In gods we can’t trust

I do not know if it is the beaches, shacks, cheap alcohol, or the general festive vibe, in Goa, politicians find it hard to stick with one party. Curse of Goa they call it, as the state regularly sees its leaders playing political musical chairs. The year 2022 was not different either, as eight of the 11 Congress MLAs, including former CM Digambar Kamat, embraced the saffron shade even as Rahul Gandhi began his efforts to jodo Bharat, in September. Before it all began, in January, in a bid to tame the monster of defection, Congress candidates for the Goa assembly elections marched up to a temple, church and dargah and swore loyalty to the party and promised to resist the temptation to switch sides after victory. Little did the Congress top leadership seem to know about the Adam Smithian idea that people—unlike chess pieces that their political masters, and their gods want them to be—have a principle of motion all of their own, altogether different from what someone else chooses to impress upon them, when they decided to trust the gods to keep their leaders in check. If gods could not get them stay in their fold, can mere men hope to do much?

Real vs Original

While the Congress has been finding it hard to hold on to its leaders, the Shiv Sena faced a bigger problem. In June, the party, which was in power along with the Congress and the NCP, suddenly learned that it is not one, but two; and very disagreeable two. While one side, who claimed that they were the “real” Sena, wanted to have nothing to do with the Maha Vikas Aghadi partners, the “original” Sena, led by Uddhav Thackeray, was all for the partnership. After moving from one resort to another—Surat and Guwahati—the “real” Sena of Eknath Shinde, which had more manpower because of some ‘real’ support from the BJP, managed to stage a coup and show Thackeray the door of Varsha.
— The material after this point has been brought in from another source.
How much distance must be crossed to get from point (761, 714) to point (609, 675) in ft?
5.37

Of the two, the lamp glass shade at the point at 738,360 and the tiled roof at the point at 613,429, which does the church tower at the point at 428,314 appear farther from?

A coming together of the ‘real’ and ‘original’ to be ‘originally real’ or ‘really original’ is unlikely now, at least not as long as the predominant political colour in the country is saffron.

And there was one!

It is not just the Congress that faces the natural flow of leaders into the saffron sanctuary to where most roads lead. The JD (U) in Manipur, which had six MLAs in the assembly, found on one September day that its bench strength was down to one man as five of them had merged with the BJP. Two of them, L.M. Khaute and Thangjam Arunkumar, may have taken a lesson or two from Lal’s escapades as they were with the BJP, but joined the JD(U) in February after they were denied tickets, only to get elected and return to the BJP. All’s fair in love, war, and politics! But, for optics’ sake, came a disclaimer; almost a tearjerker of a disclaimer. The crossover was because—well, you guessed it right—people wanted them to do it. After Nitish Kumar dumped the BJP in Bihar, the JD(U) MLAs in Manipur were moved by the urge, as all politicians are wont, to stay loyal to people who elected them from the NDA platform and did the right thing. Nonetheless, just because two of them were inspired by Lal once, you cannot expect them to repeat history every other day!

Defections are here to stay, in election season and off it. To keep the score every day, every month, and every year is indeed a laborious task. It is time we got a bit creative and came up with something with no Lal in it, because frankly, my dear, no Ram who comes to where things have been Modi-fied gives a damn about returning!